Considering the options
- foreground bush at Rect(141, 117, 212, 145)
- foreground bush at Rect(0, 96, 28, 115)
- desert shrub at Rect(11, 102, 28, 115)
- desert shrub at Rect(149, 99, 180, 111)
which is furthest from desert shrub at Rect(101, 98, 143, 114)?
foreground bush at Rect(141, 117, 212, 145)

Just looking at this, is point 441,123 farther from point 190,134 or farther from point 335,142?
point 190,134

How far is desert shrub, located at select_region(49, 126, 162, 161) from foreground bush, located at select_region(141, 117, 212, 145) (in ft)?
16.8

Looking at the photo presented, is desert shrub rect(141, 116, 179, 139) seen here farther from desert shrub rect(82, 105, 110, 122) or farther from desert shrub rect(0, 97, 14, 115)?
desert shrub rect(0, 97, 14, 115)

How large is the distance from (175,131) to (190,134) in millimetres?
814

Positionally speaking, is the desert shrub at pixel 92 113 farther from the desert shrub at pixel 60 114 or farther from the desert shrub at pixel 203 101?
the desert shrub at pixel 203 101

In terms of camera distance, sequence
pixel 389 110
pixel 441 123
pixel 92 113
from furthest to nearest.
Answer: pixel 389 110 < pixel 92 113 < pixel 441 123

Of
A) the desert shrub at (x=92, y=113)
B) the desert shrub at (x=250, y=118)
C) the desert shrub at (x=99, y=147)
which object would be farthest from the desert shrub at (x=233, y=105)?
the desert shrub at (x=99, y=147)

-=-=-

:: STATED PROBLEM ::
Recast all of the records above as a single numbered list, one line per item, and leave out the blank lines.

:: TASK ANSWER ::
1. Considering the options
2. - foreground bush at Rect(141, 117, 212, 145)
3. - foreground bush at Rect(0, 96, 28, 115)
4. - desert shrub at Rect(11, 102, 28, 115)
5. - desert shrub at Rect(149, 99, 180, 111)
6. which is furthest from desert shrub at Rect(101, 98, 143, 114)?
7. foreground bush at Rect(141, 117, 212, 145)
8. Just looking at this, is point 441,123 farther from point 190,134 or farther from point 335,142?
9. point 190,134
10. How far is desert shrub, located at select_region(49, 126, 162, 161) from foreground bush, located at select_region(141, 117, 212, 145) (in ft)?
11. 16.8
12. Looking at the photo presented, is desert shrub rect(141, 116, 179, 139) seen here farther from desert shrub rect(82, 105, 110, 122) or farther from desert shrub rect(0, 97, 14, 115)?
13. desert shrub rect(0, 97, 14, 115)
14. How large is the distance from (175,131) to (190,134) in millimetres?
15. 814
16. Positionally speaking, is the desert shrub at pixel 92 113 farther from the desert shrub at pixel 60 114 or farther from the desert shrub at pixel 203 101?
17. the desert shrub at pixel 203 101
18. In terms of camera distance, sequence
19. pixel 389 110
20. pixel 441 123
21. pixel 92 113
22. from furthest to nearest.
23. Answer: pixel 389 110 < pixel 92 113 < pixel 441 123
24. Of
25. A) the desert shrub at (x=92, y=113)
26. B) the desert shrub at (x=250, y=118)
27. C) the desert shrub at (x=99, y=147)
28. which object would be farthest from the desert shrub at (x=233, y=105)?
29. the desert shrub at (x=99, y=147)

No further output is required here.